EXCERPT PROVIDED:
BEGIN
95 N.C. L. Rev. 1293 (2017)
The United States health-care system revolves around a small number of powerful actors, including insurers, providers, and patients. To date, many attempts at health-care reform have merely shifted costs from one group to another. One such attempt occurred in 2010, when the Center for Medicare and Medicaid Services (“CMS”) in the Department of Health and Human Services (“HHS) implemented the Recovery Audit Contractor (“RAC”) program. While the program successfully reduced overpayments to hospitals paid by Medicare, it also led to an unprecedented rise in appeals of Medicare payment decisions by health-care providers. Because of this rise in appeals, there is a significant backlog at the Office of Medicare Hearings and Appeals (“OMHA”). As of 2015, it would take ten years for OMHA to adjudicate every case currently before it and the appeals backlog is only growing larger.
Frustrated with this delay, some providers have filed motions in the U.S. Court of Appeals for the Fourth Circuit and the U.S. Court of Appeals for the District of Columbia seeking to compel OMHA to hear their appeals. The two circuits reached divergent conclusions due to different views on the enforceability of agency deadlines when alternative remedies are present, such as the option to escalate the claim to the next level of appeal. The Fourth Circuit viewed the appeals as part of a “coherent regulatory scheme,” and thus not independently enforceable by mandamus. The D.C. Circuit concluded that escalation is not an “adequate alternative remedy[,]” so mandamus is available. To answer the question of whether the courts should enforce OMHA’s statutorily imposed ninety-day deadline to adjudicate each appeal, it is necessary to address Congress’s rationale for providing intermediate deadlines in the Medicare appeals system and to evaluate possible solutions to the current backlog.
The D.C. Circuit’s decision to recognize the jurisdictional grounds for mandamus is essential to solving the problem, despite potentially significant consequences. Congress is pulling CMS in two separate directions by requiring CMS to implement the RAC program, yet failing to allocate funds necessary for OMHA to meet statutory appeals deadlines. Unless Congress increases funding, OMHA will have to implement one or more of the following changes: (1) significantly changing the RAC program, (2)altering the procedural rights guaranteed through the appeals process, or (3) allowing the backlog to grow even larger. This Recent Development argues that the D.C. Circuit’s decision to address the Medicare appeals process as a whole, instead of confining its analysis to just one hospital’s rights, is necessary to effectuate the intent of the governing legislation and reduce the Medicare appeals backlog.
END
DATASET:
BEGIN
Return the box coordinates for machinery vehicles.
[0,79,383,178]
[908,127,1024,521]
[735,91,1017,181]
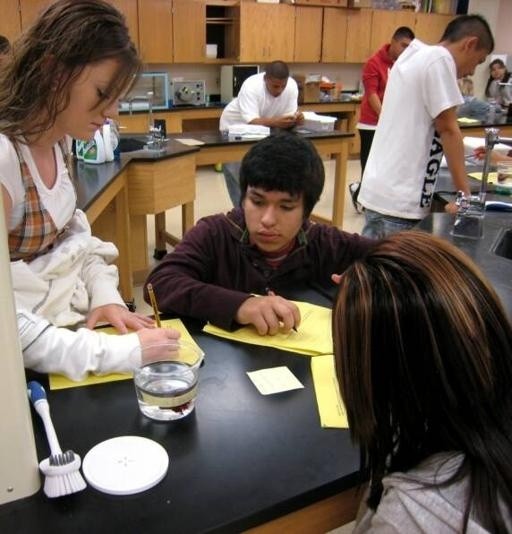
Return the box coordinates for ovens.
[118,73,169,116]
END
WORK INSTRUCTIONS:
Echo the stretch of the Medicare appeals backlog article from "The United States" through "only growing larger." word for word.

RESPONSE FOR THIS EXERCISE:
The United States health-care system revolves around a small number of powerful actors, including insurers, providers, and patients. To date, many attempts at health-care reform have merely shifted costs from one group to another. One such attempt occurred in 2010, when the Center for Medicare and Medicaid Services (“CMS”) in the Department of Health and Human Services (“HHS) implemented the Recovery Audit Contractor (“RAC”) program. While the program successfully reduced overpayments to hospitals paid by Medicare, it also led to an unprecedented rise in appeals of Medicare payment decisions by health-care providers. Because of this rise in appeals, there is a significant backlog at the Office of Medicare Hearings and Appeals (“OMHA”). As of 2015, it would take ten years for OMHA to adjudicate every case currently before it and the appeals backlog is only growing larger.